Tuesday 5 April 2011

OJOS ROJOS

(Ismael Larrain , Juan Ignacio Sabatini & Juan Pablo Sallatto, 2010)
 
When Documentary-makers Larrain, Sabatini and Sallatto started filming behind the scenes with the Chilean National Football Team in 2005 they had a story of questionable drama and interest. This was a squad arguably lacking any truly outstanding players, who had enjoyed no recent competitive success, not reaching a World Cup Finals since 1998, been humiliated at successive Copa Americas, were Ill-disciplined, and full of players with big egos who kept their places despite their own poor form. Where was the story here?
The story was around the corner. After another miserable failure to qualify for a World Cup - Germany 2006 - Chile appointed Argentine Marclo Bielsa as National Team Coach. Bielsa, something of a visionary, revolutionised the Chilean squad, dropping most of the ageing under performers and replacing them with young, largely untested talent from the Youth Teams. He made them play a high tempo, high energy, high risk attacking football. At first, it didnt really work. This film records a few early defeats, Bielsa stoic in press conferences, the players heads hanging in the dressing room. Then it does work. Chile start to play well, and they start to win.
The film captures the growing confidence of this youthful squad and brilliantly records it's transmission to the stands as Chilean supporters start to believe and eventually to celebrate euphorically.

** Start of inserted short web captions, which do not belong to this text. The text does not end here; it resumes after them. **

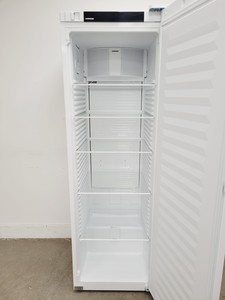 Thumbnail image of Liebherr SRFfg 4001 Lab Refrigerator 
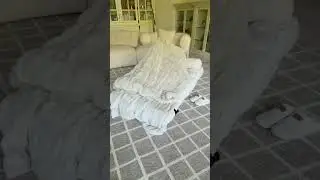 New Amazon 3 in 1 chair, bed and lounger converts easily for ultimate versatility! Why we LOVE it&hellip;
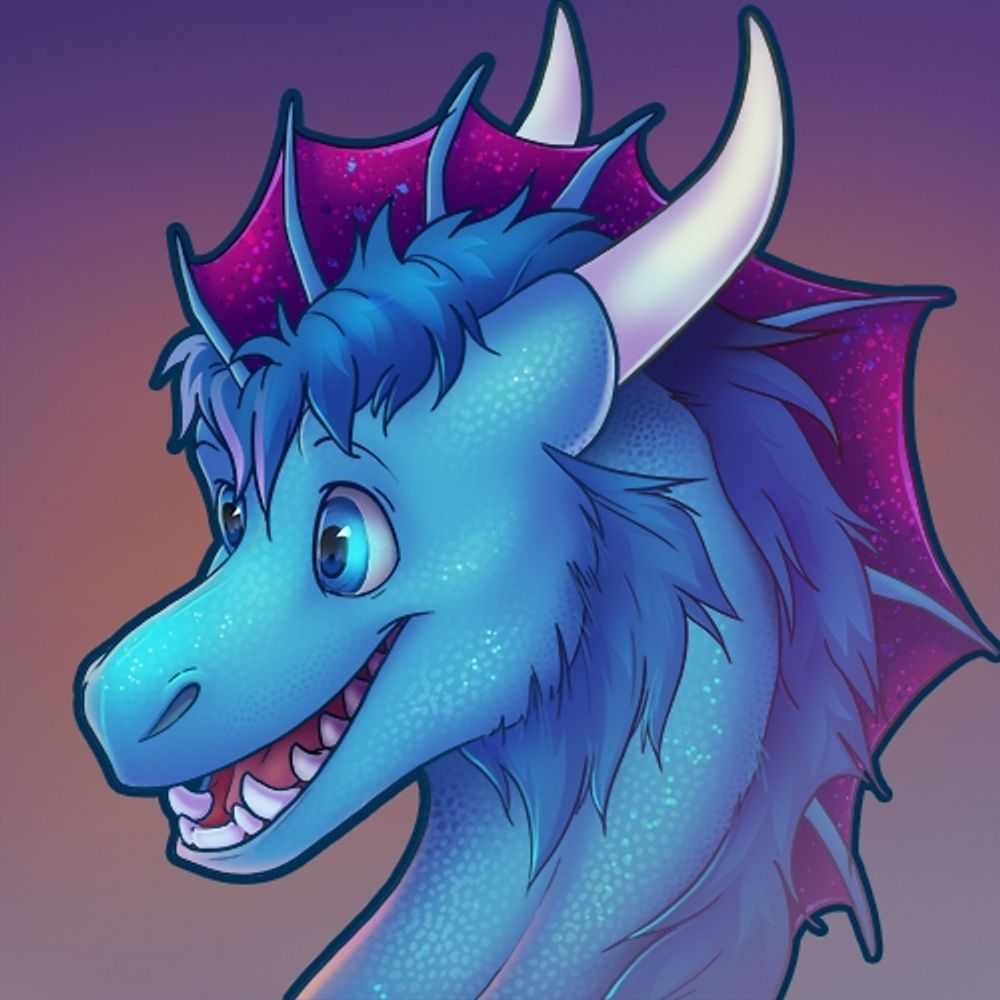 Profile avatar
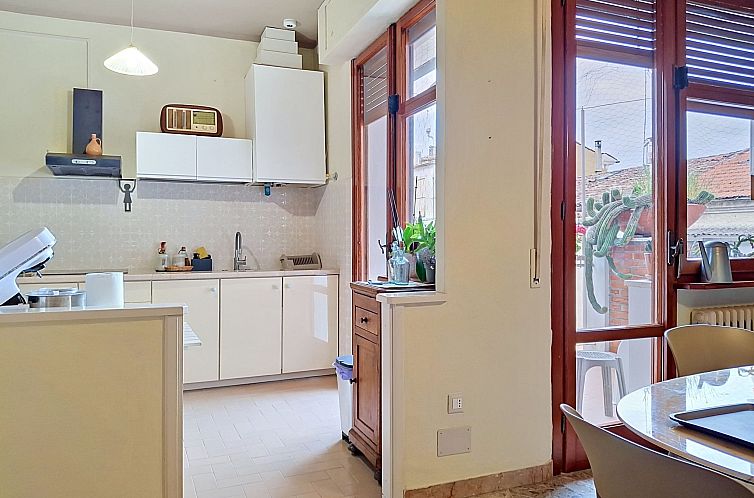 Appartement Bohemian Vista House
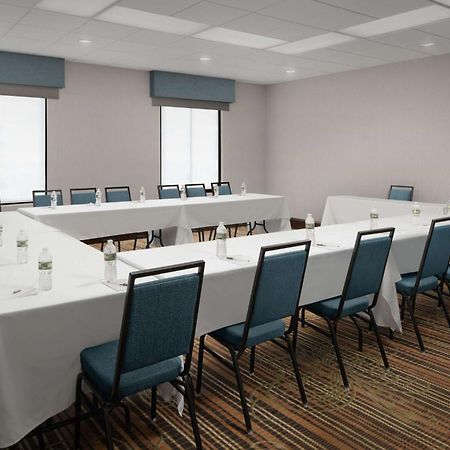Hampton Inn Haverhill Dış mekan fotoğraf
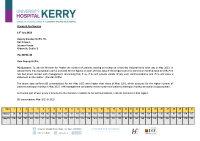 PQ 30741-23 - Brendan Griffin front page preview
              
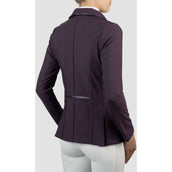 EQPRO Veste de Concours Willow Prune EQPRO Veste de Concours Willow Prune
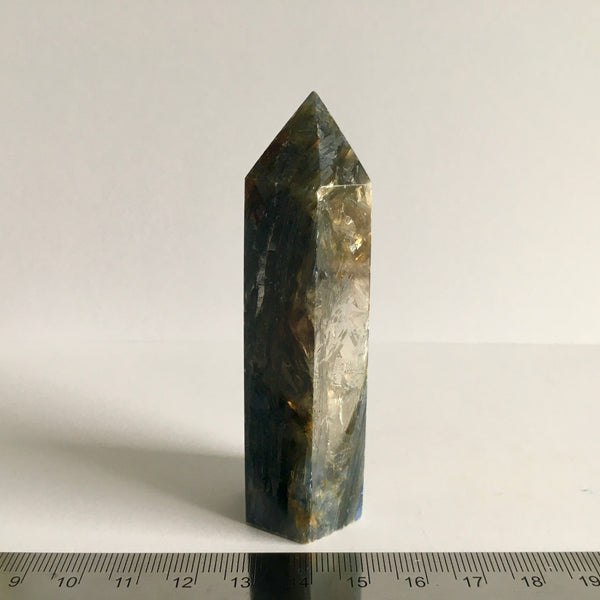 Blue Kyanite Tower - 22.99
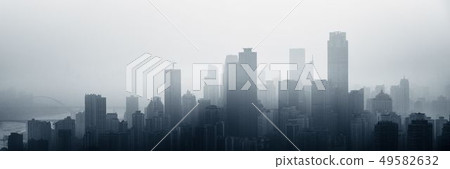 Chongqing urban architecture Chongqing urban architecture 49582632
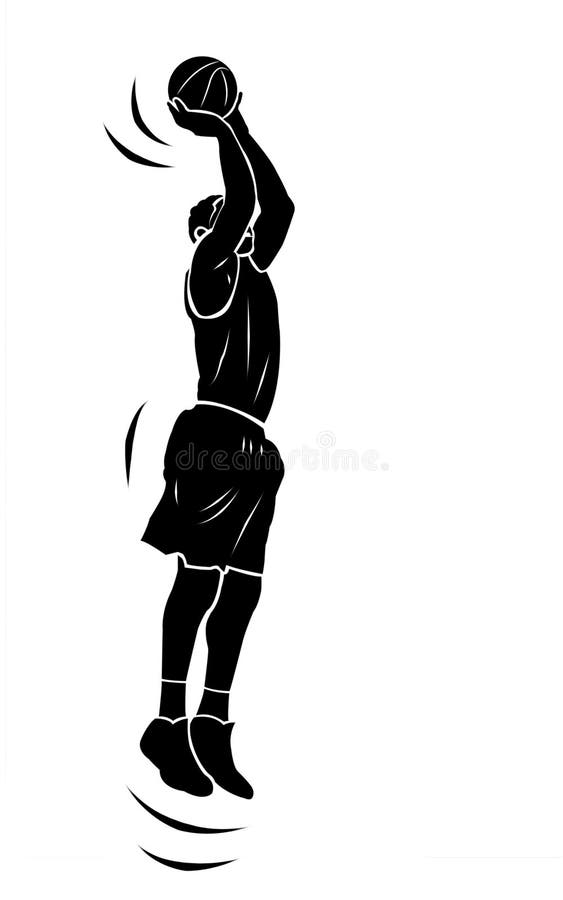 Ball Shooting Stock Illustrations 3 872 Ball Shooting Stock Illustrations Vectors Clipart Dreamstime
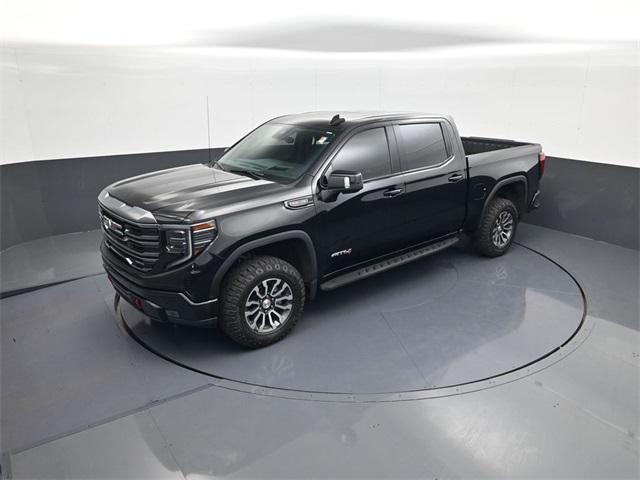used 2022 GMC Sierra 1500 car, priced at $53,250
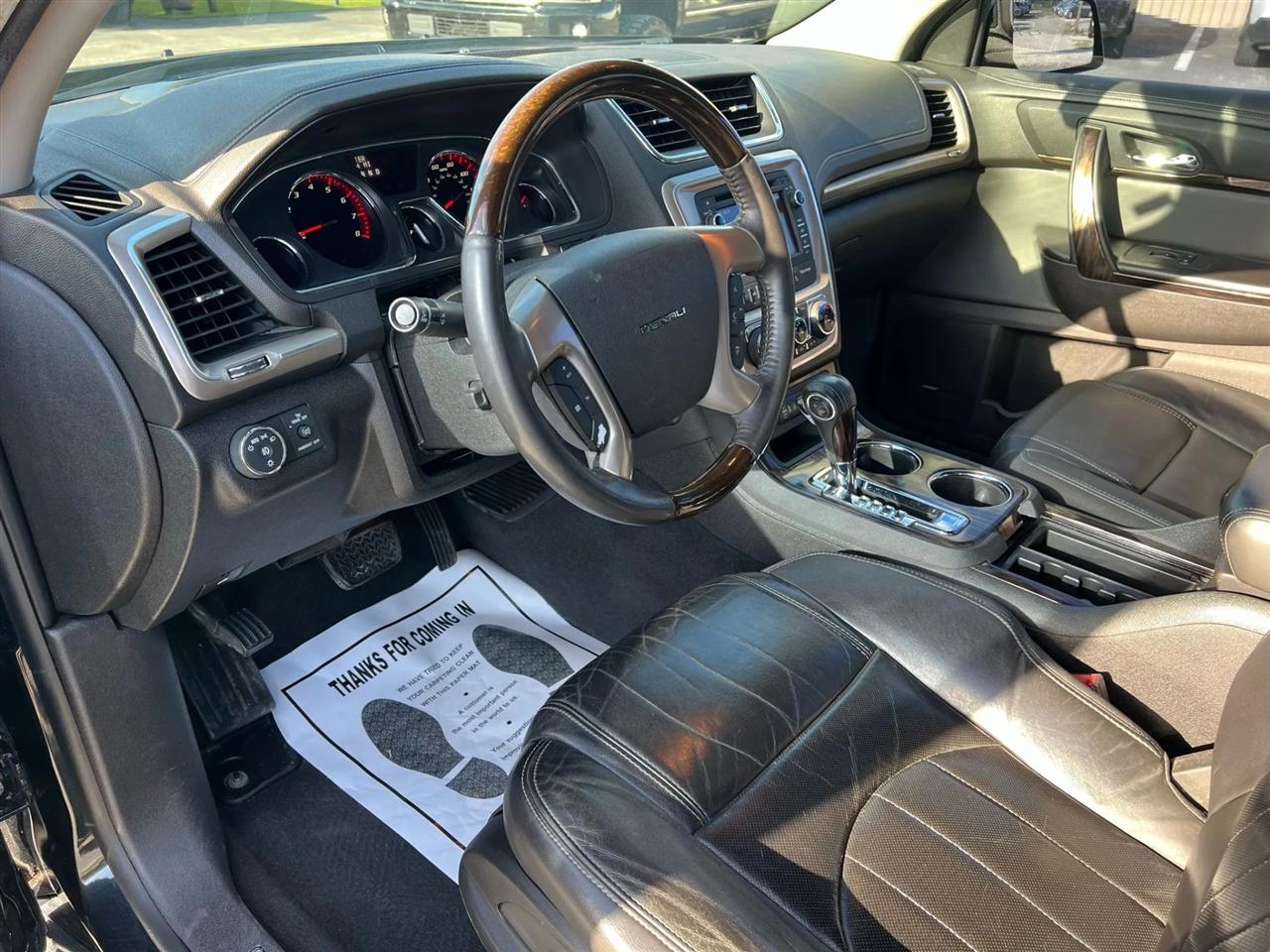 Gmc Acadiadenali Fwd - Thumbnail 9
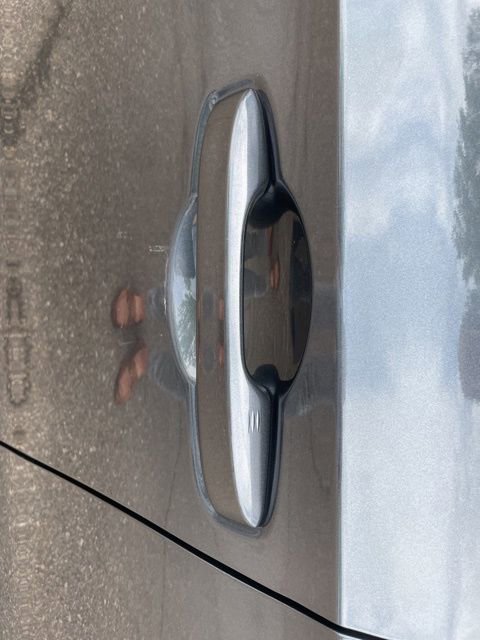 New 2025 Honda Civic Sport image 7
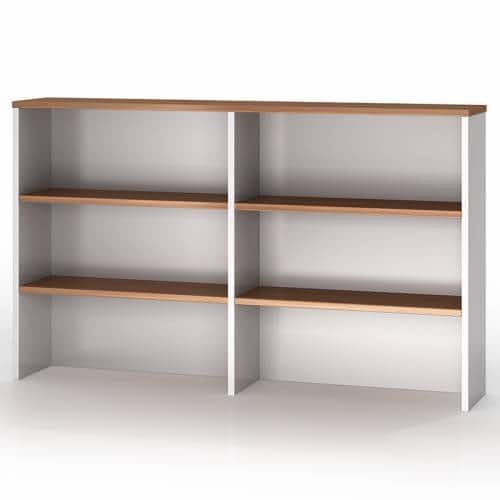 Fast Office Furniture - Endeavour Hutch
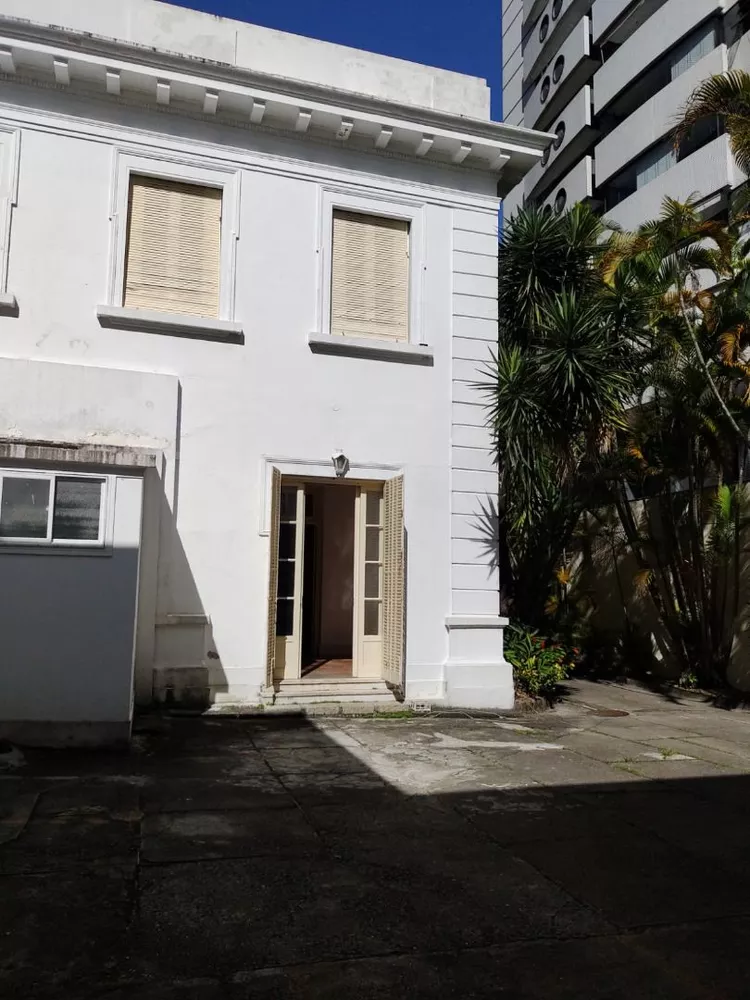 Casa Comercial, 540 m² - Foto 12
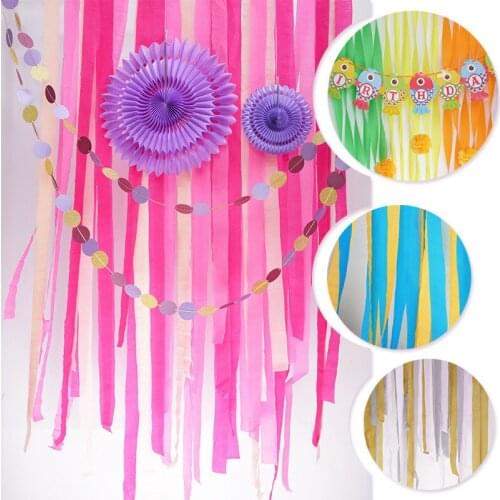 Youyouhuan Paper Garlands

For a football fan, it's a treat, with plenty of great footage of games and peeks at what life is like in training, on the bus to matches, and in the tunnel heading out into a Cauldron of thousands of maniacal fans. But cinematically it's worthwhile too; elliptical and often poetic, funny in it's brief interviews with taxi drivers and men in the street and it's sidebar focus on an eccentric Football correspondent from a local radio station in Chile's Far South. There is also a crucial dose of serious consideration into why football means what it does in Chile, the political and social dimensions it has acquired, best articulated in interviews with football intellectuals like Eduardo Galeano and Jorge Valdano.
You even get to see Bielsa smile. Once.